Excerpt:
Through Inspiration we become conscious of that which remains unconscious during sleep. We learn to perceive what we do as soul and spirit while asleep, and we become aware that on falling asleep the soul and spirit leave the physical body and the etheric body. The physical body is left in bed and also the etheric body—or body of formative forces, as it is seen to be in Imagination, and as I have described it. The higher members of man's nature, the astral body and the Ego-organisation, leave the physical and etheric bodies, returning to them when the time of waking comes. This cleavage of our being, which comes about in the rhythmical alternation of sleeping waking, can be seen in its real nature only through Inspiration. We then perceive that everything absorbed in ordinary waking life through our thinking, through our world of thought, is left behind. The thoughts we work upon, the thoughts we struggle with at school, whatever we have done to sharpen our earthly intelligence—all this has to be left behind with our physical body and etheric body every time we sleep. Out of these two bodies we take into the spiritual world, where as Ego and astral body we pass the time of sleeping, something quite different from anything we experience in our waking state. When we pass from waking to sleeping we experience what is not normally brought into consciousness. Hence, in speaking to you of these experiences, I have to clothe them in pictorial concepts, so that they can be reflected on with healthy human understanding. These pictorial concepts, which are mere shadows of really living thoughts, we leave behind when we fall asleep; and we then come to live in a world where thinking is not as it is here on Earth, but where everything is inwardly experienced. During sleep, in fact, we experience light unconsciously. In waking life we think about the effects of light—how it makes shadows and colours appear in relation to objects. All these thoughts, as I have said, we leave behind. In sleep we enter into the weaving, living light; we pour ourselves out into the light. And as in day time here on Earth we carry our body with us, and also our soul and spirit, and go about on the surface of the Earth through the air, so there, as sleeping man, we enter the weaving, waving light, becoming ourself a being, a substance, of the living light. We become light within the light.
When a man comes to Inspired knowledge of what he actually is each night, when this rises up into his waking consciousness, he at once realises that during sleep he lives like a cloud of light in cosmic light. This does not mean, however, living simply as the substance of light, but living in the forces which in waking life become thoughts, are grasped as thoughts. The light then experienced is everywhere permeated by creative forces, the forces which work inwardly in the plants, in the animals, besides existing independently as spiritual worlds. Light is not experienced in the same way as in the physical world but—if we may express it figuratively—the weaving, living light is the body of spiritual weaving, as it is also the body of each spiritual being.
Here, as men of the physical world, we are enclosed in our skins, and we see our fellow-men so enclosed. But in our sleeping state we are light within the light, and other beings are also light within the light. We do not, however, perceive it as light in the way it is perceived in the physical world, but—again figuratively—the clouds of light that we ourselves are, perceive other clouds of light. These clouds of light are either another man, or some kind of being giving new life to the plant world, or a being who, never incarnating in a physical body, dwells always in the spiritual world.

Given records:

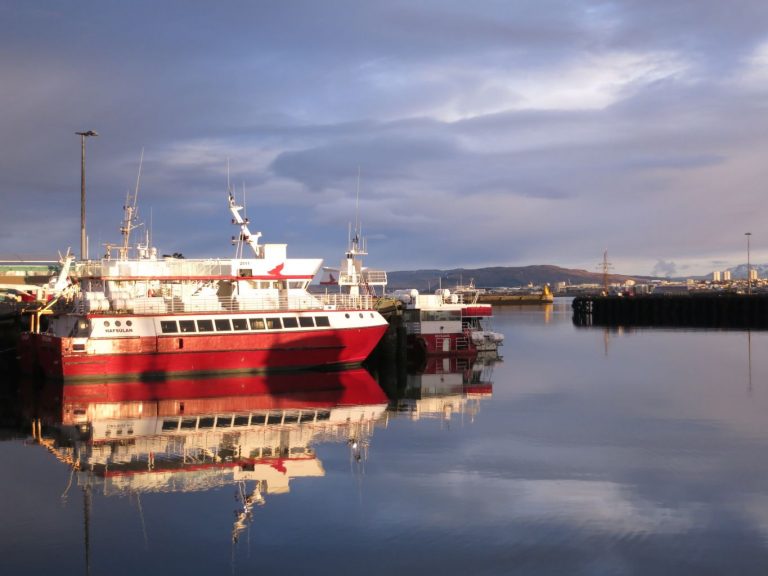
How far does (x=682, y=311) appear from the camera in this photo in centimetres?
---
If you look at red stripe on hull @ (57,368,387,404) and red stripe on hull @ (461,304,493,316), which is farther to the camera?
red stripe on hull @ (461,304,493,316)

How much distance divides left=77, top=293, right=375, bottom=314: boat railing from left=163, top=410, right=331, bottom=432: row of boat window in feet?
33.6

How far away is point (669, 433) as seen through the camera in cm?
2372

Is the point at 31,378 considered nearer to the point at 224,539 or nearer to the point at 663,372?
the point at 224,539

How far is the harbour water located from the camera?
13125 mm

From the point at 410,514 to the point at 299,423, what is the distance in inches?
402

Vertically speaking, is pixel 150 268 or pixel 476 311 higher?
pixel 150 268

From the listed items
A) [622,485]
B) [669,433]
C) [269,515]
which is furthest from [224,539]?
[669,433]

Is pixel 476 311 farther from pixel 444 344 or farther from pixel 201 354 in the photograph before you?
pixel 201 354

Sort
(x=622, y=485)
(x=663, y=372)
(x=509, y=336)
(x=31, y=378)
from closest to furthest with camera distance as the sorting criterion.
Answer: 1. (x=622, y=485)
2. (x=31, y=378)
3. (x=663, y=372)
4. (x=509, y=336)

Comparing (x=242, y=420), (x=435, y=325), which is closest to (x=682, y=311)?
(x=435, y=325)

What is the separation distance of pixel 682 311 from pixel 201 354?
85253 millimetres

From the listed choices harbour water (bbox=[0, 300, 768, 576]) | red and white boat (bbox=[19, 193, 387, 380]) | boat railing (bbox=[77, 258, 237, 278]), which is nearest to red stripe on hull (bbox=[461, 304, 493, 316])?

Jobs:
a - In the passage on sleep, which two higher members of man's nature leave the physical and etheric bodies on falling asleep?
b - Arrange the lines of the entries as a numbered list, starting at the line that contains "Is the point" and ending after the line that contains "4. (x=509, y=336)". Leave out blank lines.

In response:
a - The astral body and the Ego-organisation.

b -
1. Is the point at 31,378 considered nearer to the point at 224,539 or nearer to the point at 663,372?
2. the point at 224,539
3. How far is the harbour water located from the camera?
4. 13125 mm
5. From the point at 410,514 to the point at 299,423, what is the distance in inches?
6. 402
7. Vertically speaking, is pixel 150 268 or pixel 476 311 higher?
8. pixel 150 268
9. From the listed items
10. A) [622,485]
11. B) [669,433]
12. C) [269,515]
13. which is furthest from [224,539]?
14. [669,433]
15. Is pixel 476 311 farther from pixel 444 344 or farther from pixel 201 354 in the photograph before you?
16. pixel 201 354
17. Sort
18. (x=622, y=485)
19. (x=663, y=372)
20. (x=509, y=336)
21. (x=31, y=378)
22. from closest to furthest with camera distance as the sorting criterion.
23. Answer: 1. (x=622, y=485)
24. 2. (x=31, y=378)
25. 3. (x=663, y=372)
26. 4. (x=509, y=336)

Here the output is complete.